MORTHEM VLADE ART – Uncertain Days
 
Label: Pandaimonium
Release: March 30  2007
By: Dajana
Rating: 8/10
Time: 73:45 + 63:32
Style: Electro
URL: Morthem Vlade Art
 

MORTHEM VLADE ART – an almost 10 years lasting success story backed by five released albums finds its end in 2004, not an unexpected one. The peak was reached, the metamorphosis finished. Now in 2007 the duo Gregg Anthe and Emmanuelle D. leave a last farewell with their best-of album Uncertain Days.
This double CD containing record offers you a good retrospective over the entire musical work of this excellent French band that never wanted to be just a due since many other people were always involved in the creation of their soundscapes.
MORTHEM VLADE ART was always one of just a few bands that were all the time innovative, always able to add something new and different to the music, something surprising, unpredictable. None of their records sounded like the predecessor, and never the way you might have expected. Every single record is unique, timeless and often light-years away from the scene and genre they were ranging in.
Was the debut album Herbo Dou Diable (1998) marvelously wild, chaotic, way-out with harsh Industrial sounds and classic elements, likewise peppered with a punky attitude as well as an Avant-garde note, the sophomore Organic But Not Mental (2000) tuned out to be much quieter, you know, kind of cultivated and elegant, sophisticated, but still harsh and even darker. In 2001 Antechamber followed, which couldn’t be more antithetical, compared with the predecessors. Industrial turned into minimalist and intellectual Electro, while Photography In Things (2003) even displayed a slight Pop appeal and was compared musically with the work of David Bowie. 2004 the final album Absente Terebenthine got released and around six months later MORTHEM VLADE ART announced their break-up.
As I already mentioned: ten years of exceptional and timeless music, now summarized in Uncertain Days the (almost) perfect best-of collection for fans and new comer.

* **Exercise set**:
1) Please summarize the review of Uncertain Days above in two sentences.
2) Write the next part of the review of Uncertain Days, picking up after its last sentence.

* **Data shown**:
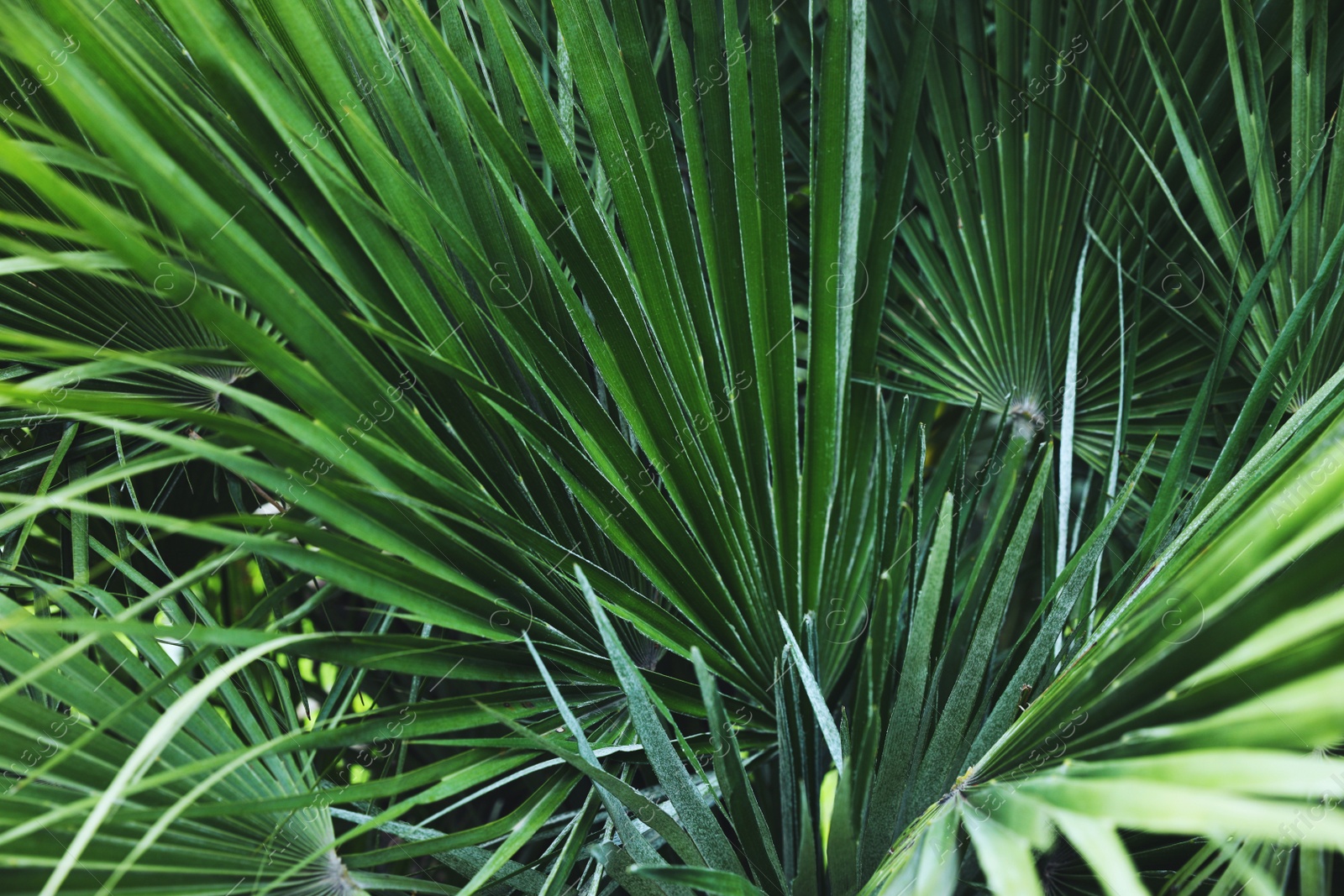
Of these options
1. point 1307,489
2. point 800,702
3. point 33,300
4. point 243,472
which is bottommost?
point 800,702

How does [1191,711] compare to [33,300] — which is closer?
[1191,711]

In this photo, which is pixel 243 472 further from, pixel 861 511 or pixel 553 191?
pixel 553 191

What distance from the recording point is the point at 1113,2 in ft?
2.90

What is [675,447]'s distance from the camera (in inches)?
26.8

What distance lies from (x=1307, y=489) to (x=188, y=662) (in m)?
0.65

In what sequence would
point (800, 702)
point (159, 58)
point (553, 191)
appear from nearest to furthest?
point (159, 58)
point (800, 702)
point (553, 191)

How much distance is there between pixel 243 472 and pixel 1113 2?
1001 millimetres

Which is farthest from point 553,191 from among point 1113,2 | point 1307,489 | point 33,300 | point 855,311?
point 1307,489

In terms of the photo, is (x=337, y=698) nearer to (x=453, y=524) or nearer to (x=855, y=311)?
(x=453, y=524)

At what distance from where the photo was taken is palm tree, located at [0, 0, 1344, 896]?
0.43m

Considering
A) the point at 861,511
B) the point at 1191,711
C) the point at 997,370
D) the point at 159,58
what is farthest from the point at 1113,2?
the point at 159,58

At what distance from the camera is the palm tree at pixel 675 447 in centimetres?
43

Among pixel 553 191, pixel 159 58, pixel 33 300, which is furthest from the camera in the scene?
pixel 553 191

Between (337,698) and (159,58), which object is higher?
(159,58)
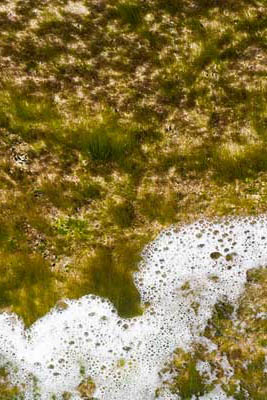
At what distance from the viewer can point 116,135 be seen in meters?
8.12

* **Answer set**:
1) Morthem Vlade Art, the French duo of Gregg Anthe and Emmanuelle D., ended in 2004 after almost ten years and five albums, and in 2007 they leave a last farewell with the double-CD best-of Uncertain Days. The band is praised as constantly innovative, with no record sounding like its predecessor, from the wild Industrial debut Herbo Dou Diable to the final album Absente Terebenthine.

2)
Uncertain Days begins with three tracks from the 2003 album Photography In Things, goes a step forward with E-Clipse from Absente Terebenthine, steps back again and forward and back and comes to Spirits from the sophomore, followed by Closer To Me a little later from the debut. With Splendor In The Grass and Endless Dream one further song from the first both albums appear. Summing up, there are 2 songs each of the first three albums and 5 tracks from the last two ones. Hmmm… they could have taken 3 songs each from every album…

On the second CD Uncertain Days offers many unreleased songs from tapes recorded before Herbo Dou Diable, of course re-mastered. I like most L’Usine and 10 Mg, because there are female vocals on it you rarely find on a MORTHEM VLADE ART album. Both songs can be heard on the band’s MySpace site. Even rarer Emmanulle D. sings I don’t understand, because she has such a beautifully dark and sensual voice, as she proves with My Ear At Night. Wonderful is also the unplugged version of Absente Terebenthine or the instrumental closer Transitions, which is romantically crackling like an old vinyl. Of course, there are also remixed versions of the known tracks too.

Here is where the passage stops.